--- Input Enclosed Below ---

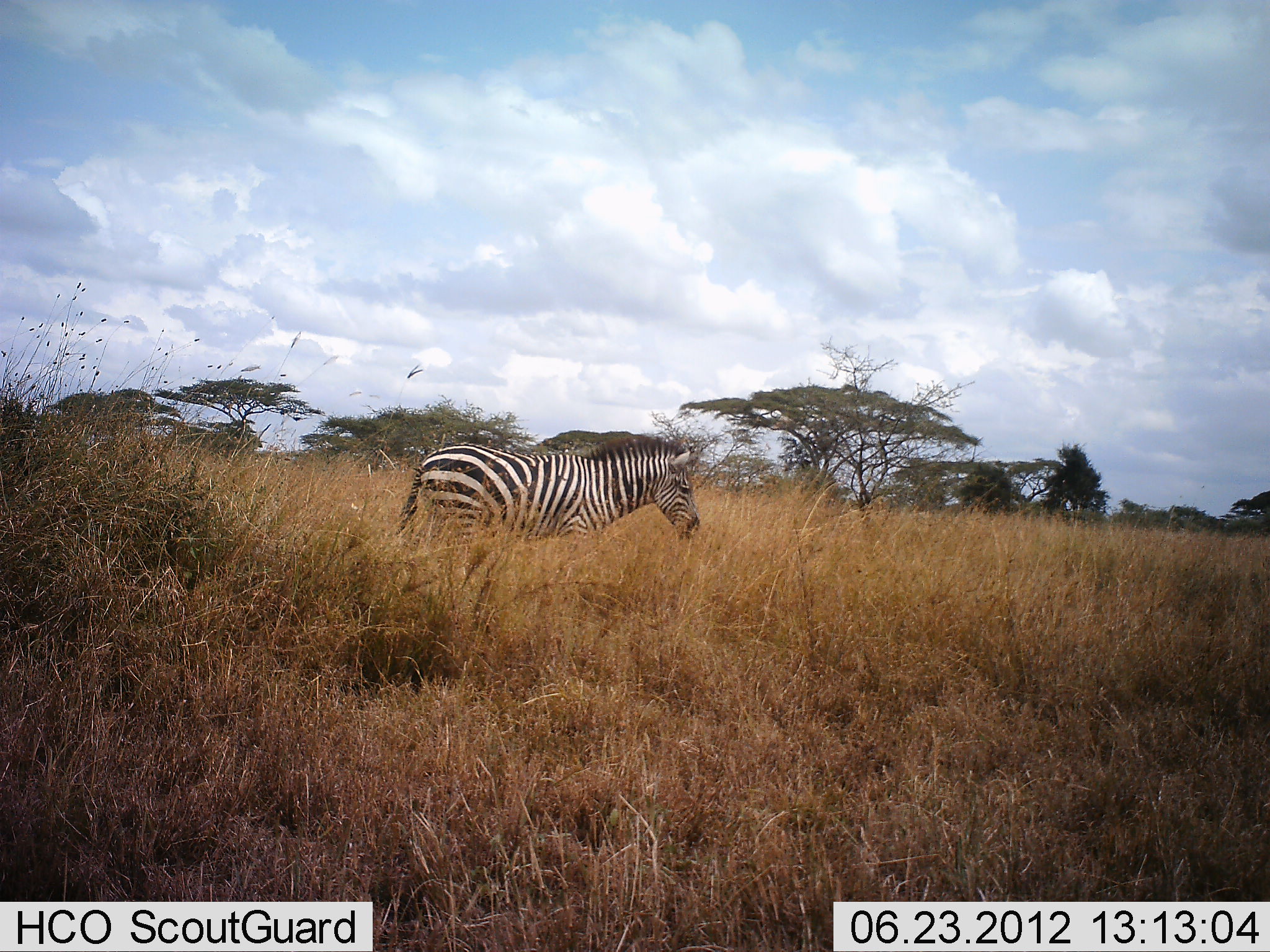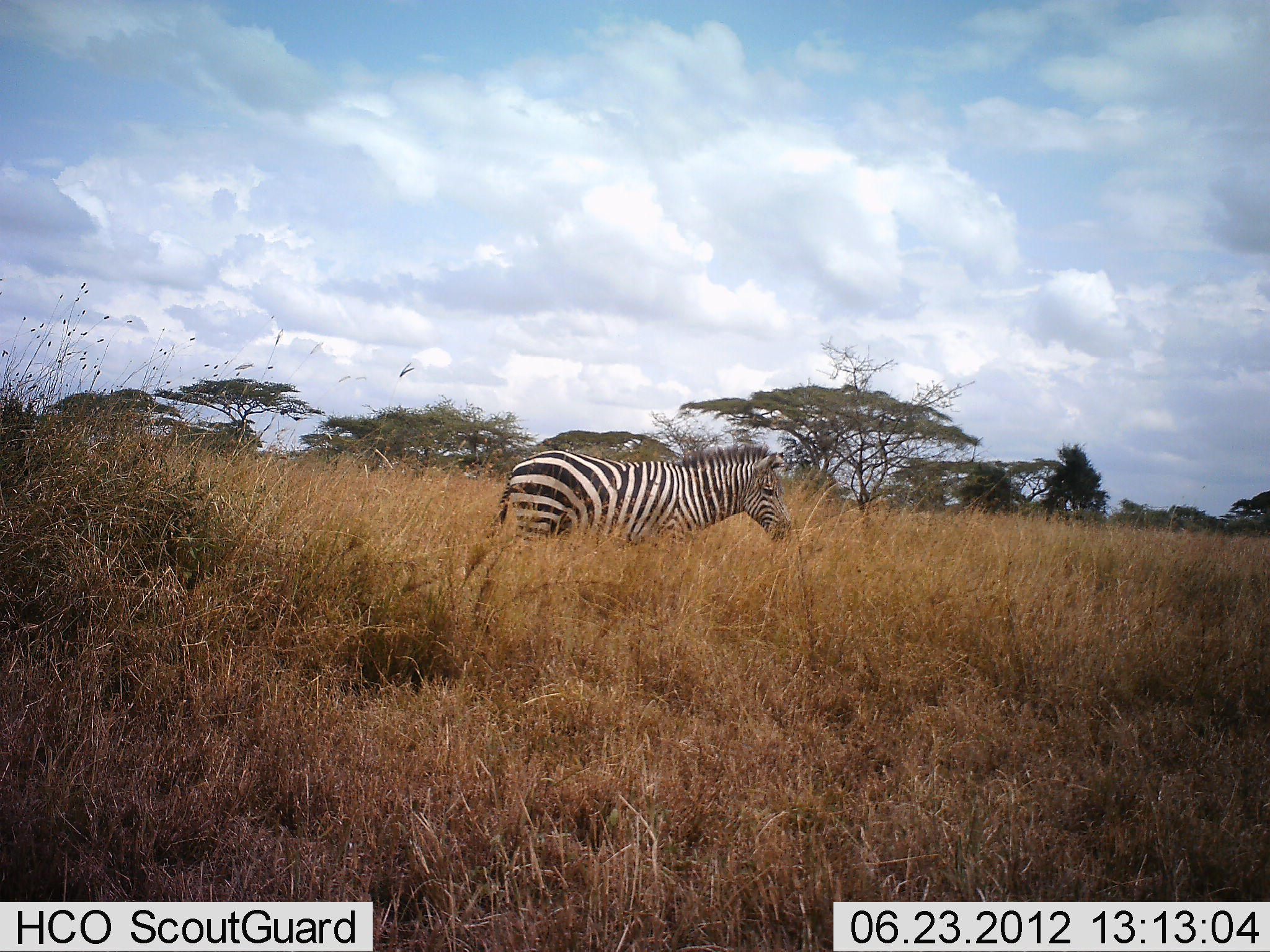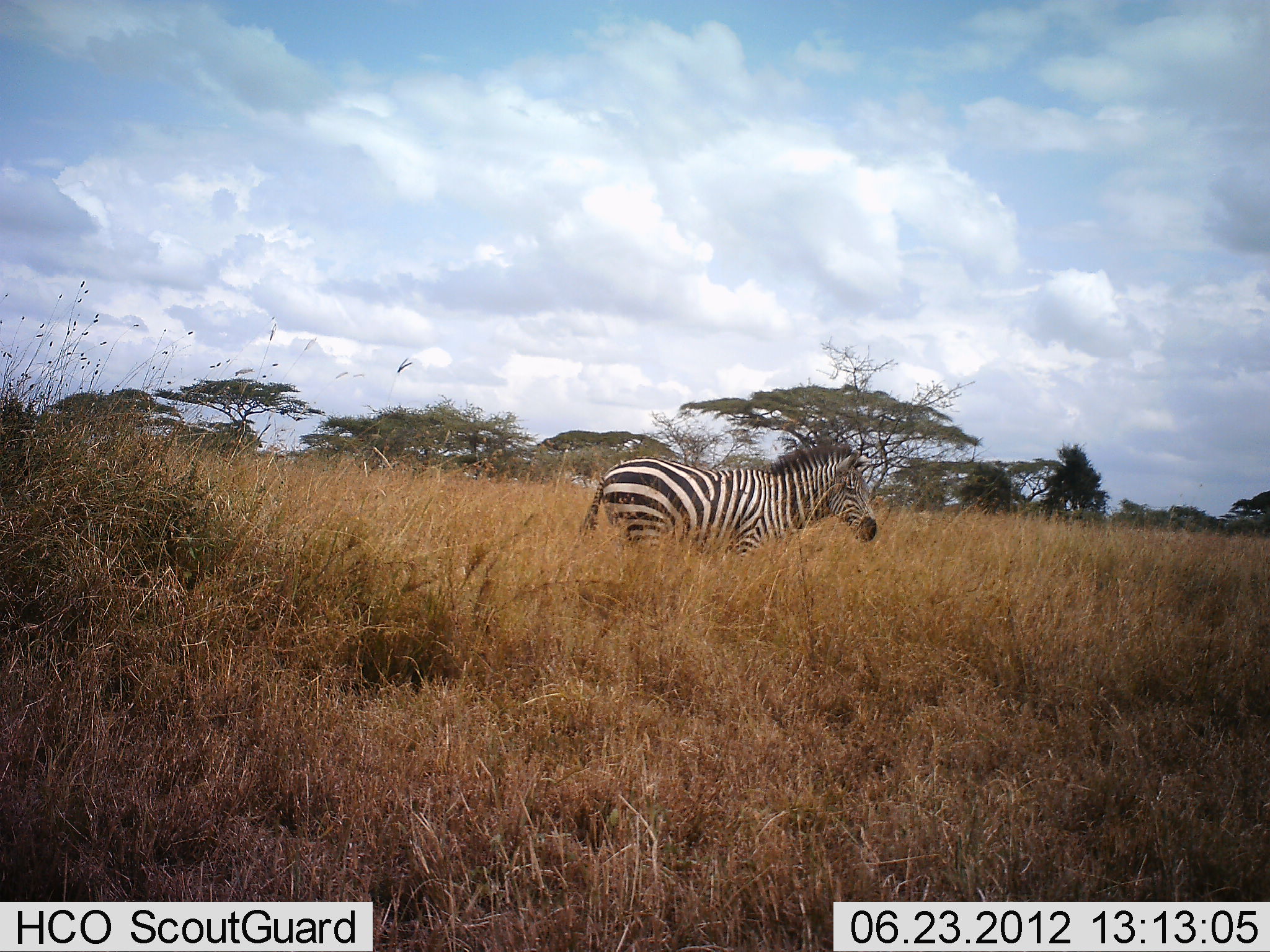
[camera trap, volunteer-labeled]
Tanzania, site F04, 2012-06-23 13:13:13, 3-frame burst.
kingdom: Animalia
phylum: Chordata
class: Mammalia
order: Perissodactyla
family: Equidae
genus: Equus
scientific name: Equus quagga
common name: plains zebra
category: zebra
Zebra (plains zebra) (Equus quagga), count 1. Behavior (volunteer vote fractions): standing 40%, resting 0%, moving 60%, interacting 0%. Young present (vote fraction): 0%. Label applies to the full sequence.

--- End of Enclosed Input ---

Description of the task → Up to and including the last line of the records above, print exactly every line from the one that contains "scientific name: Equus quagga" onward.

Solution to the problem →
scientific name: Equus quagga
common name: plains zebra
category: zebra
Zebra (plains zebra) (Equus quagga), count 1. Behavior (volunteer vote fractions): standing 40%, resting 0%, moving 60%, interacting 0%. Young present (vote fraction): 0%. Label applies to the full sequence.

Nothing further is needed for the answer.